## Problem to solve
Summarize the forum thread on Friendly AI below in two sentences.

## Text extract
I think the idea is to divide between current people('s individual extrapolated goal systems) once and for all time, in which case this poses no problem as long as personal identity isn't significantly blurred between now and FAI.

This discussion of "Friendly AI" is hopelessly anthropomorphic. It seems to be an attempt to imagine what a FAI optimizing the world to given person's values will do, and these are destined to fail, if you bring up specific details, which you do. A FAI is a system expected to do something good, not a specific good thing known in advance. You won't see it coming.

(More generally, see the Fun theory sequence.)

Yes, I think that this is right. An FAI would try to create a world in which we are all better off. That doesn't mean that the world would be as any one of us considers perfect. Perhaps each of us would still consider it to be very suboptimal. But all of us would still desire it over the present world. In other words, let's grant, for the sake of argument, that most of us are doomed to continue to suffer from losing zero-sum status games forever. Nonetheless, there are possible worlds within which we all, even the losers, would much rather play these games. So there is still a lot that an FAI could do for us.
You can't think about what specifically FAI will do, period. It seems quite likely there will be no recognizable humans in a world rebuilt by FAI. Any assumption is suspect, even the ones following from the most reliable moral heuristics.
Is it correct to call it FAI, then? Do you see a world with "no recognizable humans" as a very likely thing for the human race (or its extrapolated volition) to collectively want?
I'm considering the case of FAI, that is humanity's preference correctly rendered. Status quo has no power. So the question shouldn't be whether "no recognizable humans" is the particular thing humanity wants, but rather whether "preserving recognizable humans" happens to be the particular thing that humanity wants. And I'm not sure there are strong enough reasons to expect "world with recognizable humans" to be the optimal thing to do with the matter. It might be, but I'm not convinced we know enough to locate this particular hypothesis. The default assumption that humans want humans seems to stem from the cached moral intuition promoted by availability in the current situation, but reconstructing the optimal situation from preference is a very indirect process, that won't respect the historical accidents of natural development of humanity, only humanity's values.

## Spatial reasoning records

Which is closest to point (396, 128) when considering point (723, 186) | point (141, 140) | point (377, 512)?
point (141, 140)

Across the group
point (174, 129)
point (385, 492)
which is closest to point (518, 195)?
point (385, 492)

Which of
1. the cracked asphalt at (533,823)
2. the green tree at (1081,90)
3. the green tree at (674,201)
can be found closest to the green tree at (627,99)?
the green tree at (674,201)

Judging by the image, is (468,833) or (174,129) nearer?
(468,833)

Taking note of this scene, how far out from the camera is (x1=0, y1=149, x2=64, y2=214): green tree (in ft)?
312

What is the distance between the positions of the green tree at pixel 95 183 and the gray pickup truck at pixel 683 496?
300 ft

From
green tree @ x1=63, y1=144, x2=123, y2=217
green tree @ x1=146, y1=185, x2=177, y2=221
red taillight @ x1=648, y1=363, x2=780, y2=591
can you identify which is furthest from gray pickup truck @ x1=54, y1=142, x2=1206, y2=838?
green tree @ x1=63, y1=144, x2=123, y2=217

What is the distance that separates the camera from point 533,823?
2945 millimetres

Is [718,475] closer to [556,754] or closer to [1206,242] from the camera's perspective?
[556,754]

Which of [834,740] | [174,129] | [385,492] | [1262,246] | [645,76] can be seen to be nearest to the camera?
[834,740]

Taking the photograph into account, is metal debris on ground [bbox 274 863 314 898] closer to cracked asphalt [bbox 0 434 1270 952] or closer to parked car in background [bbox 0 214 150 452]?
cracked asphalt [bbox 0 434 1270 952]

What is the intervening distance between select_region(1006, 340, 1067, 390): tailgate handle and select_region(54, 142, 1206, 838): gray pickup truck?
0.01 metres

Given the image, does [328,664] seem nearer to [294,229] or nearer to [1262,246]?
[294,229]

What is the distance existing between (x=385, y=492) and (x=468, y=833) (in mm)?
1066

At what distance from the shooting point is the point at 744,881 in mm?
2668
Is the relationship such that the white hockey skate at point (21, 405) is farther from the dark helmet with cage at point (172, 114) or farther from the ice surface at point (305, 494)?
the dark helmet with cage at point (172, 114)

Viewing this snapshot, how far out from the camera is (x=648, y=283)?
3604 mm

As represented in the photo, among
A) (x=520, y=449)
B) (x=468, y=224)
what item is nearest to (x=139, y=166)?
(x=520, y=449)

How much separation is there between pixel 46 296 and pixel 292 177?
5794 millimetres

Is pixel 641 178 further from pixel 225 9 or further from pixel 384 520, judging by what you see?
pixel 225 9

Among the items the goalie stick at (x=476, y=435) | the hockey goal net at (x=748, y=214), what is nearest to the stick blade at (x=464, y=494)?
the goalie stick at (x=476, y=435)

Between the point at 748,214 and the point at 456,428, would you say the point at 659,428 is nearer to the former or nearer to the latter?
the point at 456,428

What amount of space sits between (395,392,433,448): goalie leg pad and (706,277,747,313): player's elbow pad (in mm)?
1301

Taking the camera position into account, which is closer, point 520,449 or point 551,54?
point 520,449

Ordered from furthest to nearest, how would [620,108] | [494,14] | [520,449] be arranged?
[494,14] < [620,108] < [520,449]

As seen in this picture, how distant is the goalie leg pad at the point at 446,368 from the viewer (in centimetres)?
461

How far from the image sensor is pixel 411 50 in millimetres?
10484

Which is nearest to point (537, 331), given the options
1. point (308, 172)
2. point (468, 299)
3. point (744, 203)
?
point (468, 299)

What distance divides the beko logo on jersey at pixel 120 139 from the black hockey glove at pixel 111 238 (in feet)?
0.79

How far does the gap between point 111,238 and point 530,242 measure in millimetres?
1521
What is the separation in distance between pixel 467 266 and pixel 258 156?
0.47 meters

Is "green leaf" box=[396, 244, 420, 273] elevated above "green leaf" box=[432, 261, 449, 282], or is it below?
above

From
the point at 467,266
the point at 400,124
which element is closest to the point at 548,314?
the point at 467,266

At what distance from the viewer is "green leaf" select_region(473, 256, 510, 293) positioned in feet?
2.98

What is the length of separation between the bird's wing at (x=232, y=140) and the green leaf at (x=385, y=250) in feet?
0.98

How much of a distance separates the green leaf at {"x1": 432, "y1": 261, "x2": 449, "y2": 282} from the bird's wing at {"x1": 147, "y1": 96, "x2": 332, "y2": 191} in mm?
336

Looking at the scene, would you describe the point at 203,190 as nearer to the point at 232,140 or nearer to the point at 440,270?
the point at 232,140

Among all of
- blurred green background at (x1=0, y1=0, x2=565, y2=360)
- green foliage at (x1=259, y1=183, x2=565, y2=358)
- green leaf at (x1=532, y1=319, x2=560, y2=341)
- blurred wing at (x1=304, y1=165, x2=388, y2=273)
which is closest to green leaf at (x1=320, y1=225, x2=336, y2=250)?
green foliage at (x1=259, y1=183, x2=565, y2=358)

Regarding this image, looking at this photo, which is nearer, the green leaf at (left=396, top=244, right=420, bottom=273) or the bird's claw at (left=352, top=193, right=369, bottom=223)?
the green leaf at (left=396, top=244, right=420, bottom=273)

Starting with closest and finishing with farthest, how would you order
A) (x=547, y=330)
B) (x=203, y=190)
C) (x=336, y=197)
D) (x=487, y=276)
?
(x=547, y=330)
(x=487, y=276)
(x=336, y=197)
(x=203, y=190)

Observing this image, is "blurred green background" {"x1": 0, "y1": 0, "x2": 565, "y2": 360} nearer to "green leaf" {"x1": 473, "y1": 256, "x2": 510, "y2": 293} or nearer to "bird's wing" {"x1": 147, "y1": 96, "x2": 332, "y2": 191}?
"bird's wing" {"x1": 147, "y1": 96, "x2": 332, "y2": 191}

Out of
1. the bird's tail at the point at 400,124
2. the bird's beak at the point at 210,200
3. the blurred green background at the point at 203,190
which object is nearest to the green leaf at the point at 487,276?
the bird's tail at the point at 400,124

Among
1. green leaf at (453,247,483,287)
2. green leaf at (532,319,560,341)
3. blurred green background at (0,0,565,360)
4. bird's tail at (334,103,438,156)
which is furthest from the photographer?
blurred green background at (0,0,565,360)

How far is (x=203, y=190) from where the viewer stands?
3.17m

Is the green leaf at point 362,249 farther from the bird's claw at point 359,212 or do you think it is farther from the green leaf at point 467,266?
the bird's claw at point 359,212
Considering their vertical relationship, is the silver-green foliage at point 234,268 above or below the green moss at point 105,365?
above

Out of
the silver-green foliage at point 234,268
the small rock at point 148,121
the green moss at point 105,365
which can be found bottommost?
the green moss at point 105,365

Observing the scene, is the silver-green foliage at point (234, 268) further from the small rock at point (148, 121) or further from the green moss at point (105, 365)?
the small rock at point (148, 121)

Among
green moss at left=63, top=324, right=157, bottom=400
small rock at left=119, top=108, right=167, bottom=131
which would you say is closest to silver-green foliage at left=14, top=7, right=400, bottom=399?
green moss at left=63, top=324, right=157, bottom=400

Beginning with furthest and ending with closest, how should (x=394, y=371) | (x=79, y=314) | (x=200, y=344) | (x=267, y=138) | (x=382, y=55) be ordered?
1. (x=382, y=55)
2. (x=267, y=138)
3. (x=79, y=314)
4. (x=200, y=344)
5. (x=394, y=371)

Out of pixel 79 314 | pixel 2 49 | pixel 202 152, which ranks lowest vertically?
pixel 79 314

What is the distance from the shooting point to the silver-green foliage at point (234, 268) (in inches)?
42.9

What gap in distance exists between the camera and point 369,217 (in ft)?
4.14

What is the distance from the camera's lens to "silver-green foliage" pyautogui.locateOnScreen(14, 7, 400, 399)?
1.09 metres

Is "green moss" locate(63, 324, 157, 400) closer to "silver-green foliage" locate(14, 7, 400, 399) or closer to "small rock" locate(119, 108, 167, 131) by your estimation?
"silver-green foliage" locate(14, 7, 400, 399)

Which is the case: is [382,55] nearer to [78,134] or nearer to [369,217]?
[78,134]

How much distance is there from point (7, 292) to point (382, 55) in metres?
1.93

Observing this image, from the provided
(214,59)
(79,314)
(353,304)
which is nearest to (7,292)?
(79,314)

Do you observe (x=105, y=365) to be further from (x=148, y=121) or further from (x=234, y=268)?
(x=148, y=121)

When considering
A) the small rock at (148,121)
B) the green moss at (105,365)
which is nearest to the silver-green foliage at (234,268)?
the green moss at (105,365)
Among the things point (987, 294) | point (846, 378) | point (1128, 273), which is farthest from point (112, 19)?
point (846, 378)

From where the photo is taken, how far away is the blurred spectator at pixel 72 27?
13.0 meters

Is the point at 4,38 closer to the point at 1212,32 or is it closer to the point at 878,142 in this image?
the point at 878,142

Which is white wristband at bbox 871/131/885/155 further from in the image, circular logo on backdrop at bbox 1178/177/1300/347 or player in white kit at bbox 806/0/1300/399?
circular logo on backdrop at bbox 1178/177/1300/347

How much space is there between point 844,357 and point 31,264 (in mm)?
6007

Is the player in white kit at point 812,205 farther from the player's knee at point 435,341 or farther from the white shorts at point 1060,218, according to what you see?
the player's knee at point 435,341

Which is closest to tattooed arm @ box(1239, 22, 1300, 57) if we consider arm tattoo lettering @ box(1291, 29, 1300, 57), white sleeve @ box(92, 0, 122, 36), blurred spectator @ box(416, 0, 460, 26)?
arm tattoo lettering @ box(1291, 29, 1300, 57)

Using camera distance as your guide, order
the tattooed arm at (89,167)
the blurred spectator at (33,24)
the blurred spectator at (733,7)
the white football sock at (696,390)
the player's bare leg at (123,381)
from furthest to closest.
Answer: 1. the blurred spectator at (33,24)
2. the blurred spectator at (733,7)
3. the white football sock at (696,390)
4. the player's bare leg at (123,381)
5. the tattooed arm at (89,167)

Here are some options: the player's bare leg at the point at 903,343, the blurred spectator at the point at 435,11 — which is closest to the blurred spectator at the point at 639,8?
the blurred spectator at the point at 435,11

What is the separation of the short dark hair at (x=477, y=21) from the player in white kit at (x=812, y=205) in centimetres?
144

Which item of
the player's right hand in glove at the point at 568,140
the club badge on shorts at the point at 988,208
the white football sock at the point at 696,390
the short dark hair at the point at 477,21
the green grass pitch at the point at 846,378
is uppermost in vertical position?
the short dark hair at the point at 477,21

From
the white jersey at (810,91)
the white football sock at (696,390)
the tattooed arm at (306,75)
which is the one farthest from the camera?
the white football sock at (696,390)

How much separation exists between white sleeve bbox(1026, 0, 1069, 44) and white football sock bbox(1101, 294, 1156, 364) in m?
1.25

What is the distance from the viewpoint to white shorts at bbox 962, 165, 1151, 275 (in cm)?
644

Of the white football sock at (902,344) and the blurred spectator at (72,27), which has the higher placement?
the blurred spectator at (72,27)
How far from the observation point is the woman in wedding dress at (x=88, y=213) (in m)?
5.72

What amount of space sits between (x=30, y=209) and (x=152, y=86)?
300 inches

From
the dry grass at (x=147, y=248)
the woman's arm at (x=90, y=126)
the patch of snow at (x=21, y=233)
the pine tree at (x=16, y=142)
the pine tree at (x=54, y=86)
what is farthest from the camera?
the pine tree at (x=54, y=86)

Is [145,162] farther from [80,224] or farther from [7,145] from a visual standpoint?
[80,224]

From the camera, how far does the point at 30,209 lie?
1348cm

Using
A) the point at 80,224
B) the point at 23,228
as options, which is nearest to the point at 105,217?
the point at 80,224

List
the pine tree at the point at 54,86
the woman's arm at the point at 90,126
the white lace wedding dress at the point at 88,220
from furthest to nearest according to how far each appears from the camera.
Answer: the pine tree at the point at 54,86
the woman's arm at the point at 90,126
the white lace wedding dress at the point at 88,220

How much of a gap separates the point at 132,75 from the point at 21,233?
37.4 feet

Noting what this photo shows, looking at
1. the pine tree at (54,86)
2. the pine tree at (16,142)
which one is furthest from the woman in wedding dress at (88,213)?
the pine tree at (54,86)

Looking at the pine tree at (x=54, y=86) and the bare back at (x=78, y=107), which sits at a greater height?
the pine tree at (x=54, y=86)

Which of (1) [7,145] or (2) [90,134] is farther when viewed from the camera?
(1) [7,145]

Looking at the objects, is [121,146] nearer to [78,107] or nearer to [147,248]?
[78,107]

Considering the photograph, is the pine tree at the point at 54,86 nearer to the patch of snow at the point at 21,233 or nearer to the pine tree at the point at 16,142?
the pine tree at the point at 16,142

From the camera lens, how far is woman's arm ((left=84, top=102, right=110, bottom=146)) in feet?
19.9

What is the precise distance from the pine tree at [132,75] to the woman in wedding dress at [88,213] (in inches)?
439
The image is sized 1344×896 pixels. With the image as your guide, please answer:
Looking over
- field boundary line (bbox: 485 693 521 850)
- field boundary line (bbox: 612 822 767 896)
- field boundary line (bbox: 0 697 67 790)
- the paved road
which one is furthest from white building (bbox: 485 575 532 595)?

## Output below
One participant argues that picturing what a Friendly AI would specifically do is anthropomorphic, because such a system is expected to do something good rather than a particular thing known in advance, and the world it builds may contain no recognizable humans. Another answers that an FAI could still leave everyone better off than now even if no one finds the result perfect, and the first replies that preserving recognizable humans should not be assumed to be what humanity's preference calls for.